「な、ないですってば」

「あのさあ。さっきから気になってんだけど、なんで敬語なんだよ。タメだろ、俺ら」

「そうでし……そうだったね」


 だって怖いから……なんて本当のことはさすがに怖くて言えない。


「たとえば……そうだ。俺らがガチで付き合いはじめたら、これ仕組んだヤツ、慌てんじゃね?」

「へ⁉」


 いやいや、高遠くんとわたしがお付き合い……?

 どう考えたって不自然でしかない。


 ああ、そっか。

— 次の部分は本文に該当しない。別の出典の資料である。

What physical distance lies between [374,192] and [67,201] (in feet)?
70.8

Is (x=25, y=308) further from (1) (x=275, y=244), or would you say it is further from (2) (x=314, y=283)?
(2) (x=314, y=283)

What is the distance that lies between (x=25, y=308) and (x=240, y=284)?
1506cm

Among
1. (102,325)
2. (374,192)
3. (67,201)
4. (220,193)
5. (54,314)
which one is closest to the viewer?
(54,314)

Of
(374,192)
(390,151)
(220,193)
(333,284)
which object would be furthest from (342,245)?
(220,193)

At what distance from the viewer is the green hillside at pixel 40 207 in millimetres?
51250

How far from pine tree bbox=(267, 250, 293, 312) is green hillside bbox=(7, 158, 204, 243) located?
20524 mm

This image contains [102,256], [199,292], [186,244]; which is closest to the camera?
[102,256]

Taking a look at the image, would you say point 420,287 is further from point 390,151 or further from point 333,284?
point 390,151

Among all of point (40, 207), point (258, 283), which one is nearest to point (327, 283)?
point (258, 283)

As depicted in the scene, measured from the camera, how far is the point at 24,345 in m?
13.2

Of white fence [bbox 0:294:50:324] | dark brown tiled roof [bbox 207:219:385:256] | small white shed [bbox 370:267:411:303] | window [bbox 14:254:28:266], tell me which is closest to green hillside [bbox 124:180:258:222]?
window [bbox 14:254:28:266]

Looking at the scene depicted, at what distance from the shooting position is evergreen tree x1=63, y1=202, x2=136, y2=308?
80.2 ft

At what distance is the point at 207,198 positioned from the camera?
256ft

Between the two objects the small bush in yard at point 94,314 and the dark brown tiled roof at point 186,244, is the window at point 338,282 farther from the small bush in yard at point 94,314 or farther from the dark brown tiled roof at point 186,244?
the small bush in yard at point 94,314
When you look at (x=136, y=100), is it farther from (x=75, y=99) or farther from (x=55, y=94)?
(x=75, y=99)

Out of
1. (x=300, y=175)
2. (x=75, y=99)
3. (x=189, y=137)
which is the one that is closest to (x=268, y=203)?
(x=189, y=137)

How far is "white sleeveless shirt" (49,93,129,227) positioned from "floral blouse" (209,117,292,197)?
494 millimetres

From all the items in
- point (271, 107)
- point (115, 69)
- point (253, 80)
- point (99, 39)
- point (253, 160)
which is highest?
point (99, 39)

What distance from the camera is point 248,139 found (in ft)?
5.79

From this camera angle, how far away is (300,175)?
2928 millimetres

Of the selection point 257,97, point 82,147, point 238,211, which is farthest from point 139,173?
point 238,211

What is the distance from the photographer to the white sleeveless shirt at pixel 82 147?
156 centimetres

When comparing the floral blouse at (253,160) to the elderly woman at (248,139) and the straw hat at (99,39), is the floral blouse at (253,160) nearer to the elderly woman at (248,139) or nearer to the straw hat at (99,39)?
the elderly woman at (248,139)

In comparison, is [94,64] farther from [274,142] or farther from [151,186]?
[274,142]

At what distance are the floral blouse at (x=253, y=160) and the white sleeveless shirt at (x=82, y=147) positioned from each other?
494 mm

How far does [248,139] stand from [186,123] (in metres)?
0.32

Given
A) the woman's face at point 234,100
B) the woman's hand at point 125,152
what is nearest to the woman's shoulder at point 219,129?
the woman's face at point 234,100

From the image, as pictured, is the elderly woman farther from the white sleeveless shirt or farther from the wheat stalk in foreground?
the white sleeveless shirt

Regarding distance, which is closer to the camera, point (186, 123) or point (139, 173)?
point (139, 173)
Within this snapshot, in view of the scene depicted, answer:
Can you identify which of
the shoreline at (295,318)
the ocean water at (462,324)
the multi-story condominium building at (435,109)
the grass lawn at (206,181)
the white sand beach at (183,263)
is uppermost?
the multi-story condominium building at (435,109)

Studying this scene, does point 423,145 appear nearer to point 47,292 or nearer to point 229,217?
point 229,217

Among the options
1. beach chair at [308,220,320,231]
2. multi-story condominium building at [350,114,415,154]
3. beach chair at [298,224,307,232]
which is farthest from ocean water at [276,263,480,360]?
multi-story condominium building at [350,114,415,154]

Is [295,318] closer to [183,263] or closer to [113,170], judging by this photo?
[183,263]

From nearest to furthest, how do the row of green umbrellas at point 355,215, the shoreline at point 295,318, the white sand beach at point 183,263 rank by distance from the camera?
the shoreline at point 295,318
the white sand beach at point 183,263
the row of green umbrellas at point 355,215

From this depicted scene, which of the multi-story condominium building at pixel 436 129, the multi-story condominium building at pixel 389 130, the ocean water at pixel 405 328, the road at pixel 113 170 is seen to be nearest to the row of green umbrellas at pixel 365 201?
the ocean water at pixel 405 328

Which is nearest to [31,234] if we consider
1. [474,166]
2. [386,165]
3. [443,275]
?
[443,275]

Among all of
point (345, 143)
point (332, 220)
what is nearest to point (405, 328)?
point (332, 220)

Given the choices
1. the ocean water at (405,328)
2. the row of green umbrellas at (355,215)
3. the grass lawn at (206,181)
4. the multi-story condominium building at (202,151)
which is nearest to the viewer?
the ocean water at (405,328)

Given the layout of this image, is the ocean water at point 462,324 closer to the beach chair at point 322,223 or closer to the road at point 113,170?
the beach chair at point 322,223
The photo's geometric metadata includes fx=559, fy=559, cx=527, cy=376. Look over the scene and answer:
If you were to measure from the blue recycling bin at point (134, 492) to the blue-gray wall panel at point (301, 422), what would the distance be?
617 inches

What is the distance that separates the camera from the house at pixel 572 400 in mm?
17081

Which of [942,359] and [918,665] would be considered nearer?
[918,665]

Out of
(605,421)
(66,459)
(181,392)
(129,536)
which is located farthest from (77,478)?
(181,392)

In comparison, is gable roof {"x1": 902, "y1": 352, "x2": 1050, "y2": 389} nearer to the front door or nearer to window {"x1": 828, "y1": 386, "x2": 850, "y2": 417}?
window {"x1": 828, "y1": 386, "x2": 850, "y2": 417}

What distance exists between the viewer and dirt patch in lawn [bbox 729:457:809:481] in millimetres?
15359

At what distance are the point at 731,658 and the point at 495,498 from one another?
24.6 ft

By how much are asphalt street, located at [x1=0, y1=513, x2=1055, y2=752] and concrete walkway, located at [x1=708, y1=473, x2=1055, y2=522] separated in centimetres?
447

今わたしは美月の代わりをしているんだった。

 つまり、犯人をあぶり出すため、なんて口実で美月と付き合おうとしてるってことで……。


 え、これ、どうしたらいいの?

 マズいよね、やっぱり。

 でも、断ったりしたら、なにをされるか……。


 再び恐怖にぶるるっと体を震わせる。


「は? イヤなのかよ、俺なんかと付き合ってるフリすんのも」

「フリ⁉ えっと、イヤと言いますか……」

「ほらまた敬語」

「ご、ごめんなさ……ごめんね」


 びっくりした。『ガチで付き合いはじめたら』なんて言うから、本気で付き合うって話かと思っちゃったよ。

 フリ……なら。

 いやでもこれって『美月』として付き合ってるフリをするってことでしょ?

 これからもずっと美月のフリをし続けなきゃいけないなんて……っていうか、高遠くんと付き合ってるフリをしてるところなんて沢村くんに見られでもしたら、美月、すっごく怒るよね?


 うぅっ、どうしたらいいんだろ……。